Sytuację kryzysową udaje się w ostatniej chwili zażegnać, ale gdy Sabina i Kordian zostają sami, widać, że Nowakowa jest coraz bliższa od podjęcia decyzji o zwolnieniu Kordiana z pracy.
- To już nie pierwsza taka sytuacja. Rozumiem, że zdarzają się w życiu różne sytuacje, ale nie może na tym cierpieć mój salon.
- Masz rację - potakuje Kordian.
- Jesteś bardzo dobrym fryzjerem i nie chciałabym zatrudniać nikogo innego, ale...
- Obiecuję, że zrobię wszystko, by podobne sytuacje się nie powtórzyły. Ale muszę się teraz zajmować moją córką. Dlatego może zmieńmy trochę harmonogram pracy na ten tydzień. Ja sobie wszystko przez ten czas poukładam, ogarnę.
Kordian składa błagalnie dłonie i dodaje:
- Sabinko, pliz... - Kordian podchodzi do niej i odbiera farby, które przygotowuje dla następnej klientki. Jest bardzo blisko fryzjerki i patrzy jej prosto w oczy.
- Przepraszam. Możesz się już na mnie nie dąsać? - pyta i po chwili w salonie zapada cisza.

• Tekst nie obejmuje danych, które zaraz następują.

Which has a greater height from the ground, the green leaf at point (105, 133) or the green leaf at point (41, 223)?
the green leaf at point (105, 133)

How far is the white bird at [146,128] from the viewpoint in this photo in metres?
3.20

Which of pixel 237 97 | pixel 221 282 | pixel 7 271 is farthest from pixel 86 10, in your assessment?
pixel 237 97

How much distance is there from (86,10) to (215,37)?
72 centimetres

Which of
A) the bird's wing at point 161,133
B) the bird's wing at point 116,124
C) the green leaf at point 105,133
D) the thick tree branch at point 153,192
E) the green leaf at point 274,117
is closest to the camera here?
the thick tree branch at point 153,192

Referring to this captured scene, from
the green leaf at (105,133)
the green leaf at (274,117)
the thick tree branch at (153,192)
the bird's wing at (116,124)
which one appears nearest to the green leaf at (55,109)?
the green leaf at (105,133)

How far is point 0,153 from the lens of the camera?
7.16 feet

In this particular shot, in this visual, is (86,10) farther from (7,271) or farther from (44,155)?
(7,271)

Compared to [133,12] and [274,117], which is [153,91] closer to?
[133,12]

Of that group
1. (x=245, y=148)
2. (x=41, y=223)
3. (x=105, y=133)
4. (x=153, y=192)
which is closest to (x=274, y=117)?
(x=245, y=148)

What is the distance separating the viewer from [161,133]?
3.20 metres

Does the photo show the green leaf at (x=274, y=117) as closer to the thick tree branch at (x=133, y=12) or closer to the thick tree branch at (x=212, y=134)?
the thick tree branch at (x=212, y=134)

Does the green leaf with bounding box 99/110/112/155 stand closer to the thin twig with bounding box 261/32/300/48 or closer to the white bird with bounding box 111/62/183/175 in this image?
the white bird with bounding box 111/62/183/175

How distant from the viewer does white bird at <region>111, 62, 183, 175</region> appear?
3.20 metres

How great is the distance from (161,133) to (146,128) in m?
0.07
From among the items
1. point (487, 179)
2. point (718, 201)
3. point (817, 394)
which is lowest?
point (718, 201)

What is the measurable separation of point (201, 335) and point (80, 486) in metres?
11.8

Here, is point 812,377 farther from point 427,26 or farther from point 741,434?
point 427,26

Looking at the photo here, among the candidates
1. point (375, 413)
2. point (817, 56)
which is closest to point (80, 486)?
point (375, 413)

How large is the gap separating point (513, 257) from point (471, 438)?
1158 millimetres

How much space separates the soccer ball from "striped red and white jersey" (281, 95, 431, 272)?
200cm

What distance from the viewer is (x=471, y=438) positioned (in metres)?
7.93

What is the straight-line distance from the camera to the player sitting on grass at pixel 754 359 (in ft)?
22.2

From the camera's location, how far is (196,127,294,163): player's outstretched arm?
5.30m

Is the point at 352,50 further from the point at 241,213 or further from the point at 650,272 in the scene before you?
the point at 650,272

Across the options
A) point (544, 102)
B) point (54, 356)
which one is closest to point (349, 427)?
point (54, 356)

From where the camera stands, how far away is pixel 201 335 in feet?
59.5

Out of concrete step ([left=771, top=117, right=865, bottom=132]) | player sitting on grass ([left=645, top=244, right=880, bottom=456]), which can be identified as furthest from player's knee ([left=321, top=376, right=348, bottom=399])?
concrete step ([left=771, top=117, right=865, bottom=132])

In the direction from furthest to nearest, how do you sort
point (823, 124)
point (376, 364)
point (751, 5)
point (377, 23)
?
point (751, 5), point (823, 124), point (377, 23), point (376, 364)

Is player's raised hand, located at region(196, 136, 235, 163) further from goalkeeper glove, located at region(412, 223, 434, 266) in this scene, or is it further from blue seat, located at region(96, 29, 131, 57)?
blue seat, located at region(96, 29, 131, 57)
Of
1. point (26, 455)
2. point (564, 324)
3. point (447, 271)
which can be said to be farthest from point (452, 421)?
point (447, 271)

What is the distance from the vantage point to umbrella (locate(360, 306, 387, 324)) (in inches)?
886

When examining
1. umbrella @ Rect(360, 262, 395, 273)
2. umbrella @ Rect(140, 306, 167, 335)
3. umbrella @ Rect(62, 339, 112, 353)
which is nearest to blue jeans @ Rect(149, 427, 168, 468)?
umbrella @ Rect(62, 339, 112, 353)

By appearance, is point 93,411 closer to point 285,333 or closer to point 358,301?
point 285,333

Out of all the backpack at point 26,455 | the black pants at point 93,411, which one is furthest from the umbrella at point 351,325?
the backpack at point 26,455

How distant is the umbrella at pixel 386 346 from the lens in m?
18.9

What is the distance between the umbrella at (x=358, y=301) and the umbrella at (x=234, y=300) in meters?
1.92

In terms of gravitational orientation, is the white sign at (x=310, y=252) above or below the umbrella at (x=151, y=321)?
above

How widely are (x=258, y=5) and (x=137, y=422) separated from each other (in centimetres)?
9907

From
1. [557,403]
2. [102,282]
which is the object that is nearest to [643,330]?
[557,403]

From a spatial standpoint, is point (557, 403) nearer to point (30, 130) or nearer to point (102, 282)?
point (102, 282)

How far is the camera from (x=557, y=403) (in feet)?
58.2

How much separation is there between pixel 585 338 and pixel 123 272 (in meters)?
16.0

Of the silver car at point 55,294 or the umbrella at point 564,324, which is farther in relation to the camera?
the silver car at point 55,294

- Dobrze. Wiesz, że nie chcę cię zwolnić - przerywa ją Sabina.
Po skończonej pracy na Nowakową czeka niespodzianka. Przed salonem pojawia się Kordian z kwiatami dla niej.
- Przyjmiesz je?
- Śliczne są - uśmiecha się Sabina odbierając bukiet.
Od zwolnienia do zauroczenia? Urokowi Kordiana trudno się oprzeć. Czy Sabina zaleczyła już złamane serce i gotowa jest oddać je komu innemu? A może Kordian gra na jej uczuciach i wykorzystuje sytuację, by zachować pracę w salonie?